The Obama administration’s recent approval of the Bush-era ‘Einstein-3’ program is a telling example of where President Obama’s priorities lie in balancing civil liberties with the need to secure cyberspace.
President Obama’s recent characterization of cyber attacks as, “one of the most serious economic and national security challenges” facing America isn’t that far from the truth. Countries like China have long planned to lean on cyberspace attacks as a way to re-dress the conventional military power imbalance between China and the United States. For the last decade, U.S. government networks made for easy targets, a fact made all too clear by the stunning success of the ‘Titan Rain’ attacks in 2003.
President Obama’s unveiling of the cyber security initiative endeavors to mark a departure from the ineptitude of the past. For now at least, it seems that Washington is starting to take the long ignored threat of cyber attack very seriously.
Squeezed between the plan’s calls for a cyber security military command and a cyber security coordinator is the far less popular extension of a Bush-era program called Einstein-3 – a program that monitors internet traffic in and out of government networks in search of hacker penetrations and backdoors. This program, like Pinwale and other NSA covert spying operations, has a very large potential for abuse and therefore constitutes a worrying trend- especially given the program’s survival under a President who claims to respect civil liberties.
Broadly speaking, Einstein-3 is disquieting because it represents a potential extension of U.S. government ‘protection’ over private networks. While the plan is currently limited to covering dot.gov sites, it’s not too difficult to imagine it one day being extending to ‘protect’ dot.com sites and beyond.
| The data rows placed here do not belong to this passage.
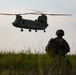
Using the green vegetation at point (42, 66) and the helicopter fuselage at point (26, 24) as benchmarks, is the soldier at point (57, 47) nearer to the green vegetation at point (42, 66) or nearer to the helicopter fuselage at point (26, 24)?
the green vegetation at point (42, 66)

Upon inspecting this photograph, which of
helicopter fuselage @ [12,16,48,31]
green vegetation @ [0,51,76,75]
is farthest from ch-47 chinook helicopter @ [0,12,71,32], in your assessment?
green vegetation @ [0,51,76,75]

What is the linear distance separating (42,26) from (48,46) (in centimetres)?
2721

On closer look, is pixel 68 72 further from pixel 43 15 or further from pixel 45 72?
pixel 43 15

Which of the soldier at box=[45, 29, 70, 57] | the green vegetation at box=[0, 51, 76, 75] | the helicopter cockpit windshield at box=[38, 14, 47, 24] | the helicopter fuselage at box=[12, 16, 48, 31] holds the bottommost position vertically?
the green vegetation at box=[0, 51, 76, 75]

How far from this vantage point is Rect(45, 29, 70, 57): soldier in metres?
9.06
In fact, James Lewis of the Center for Strategic and International Studies testified to Congress last March that the Comprehensive National Cybersecurity Initiative – the Bush-era initiative that birthed Einstein – singular focus on dot.gov sites was a “serious shortcoming.”
As it stands now, every private citizen surfing a dot.gov site or sending an e-mail to a government employee will be subject to Einstein-3 screening. The government claims that only e-mail attachments will be scanned for malignant code, but if the NSA Pinwale program has taught us anything, it’s that the potential for abuse more often than not leads to actual abuses taking place.
The Obama administration is keenly aware that when it comes to public perception, the NSA’s star is not shining so brightly these days. Warrantless domestic spying programs and e-mail surveillance has attached some serious negative connotations to any domestic NSA program. It thus makes sense that President Obama is stressing that Einstein-3 is being developed and overseen by the DHS, rather than the NHS. However, Secretary Napolitano has made it clear that the DHS intends to use the “[substantial] technical resources” that the NSA has to offer.
Whatever agency ends up sifting through the information, Einstein-3 has the potential for systematic abuse. The agency in charge will have the ability spy on individuals and departments within the government bureaucracy, opening the door for partisan bullying and intimidation.
Finally, there are questions as to whether programs like Einstein-3 are the most effective way to safeguard American cyber security. Einstein-3 is only able to screen for instances of malignant code that the NHS is already aware of. A coordinated attack using new code could hypothetically get through undetected.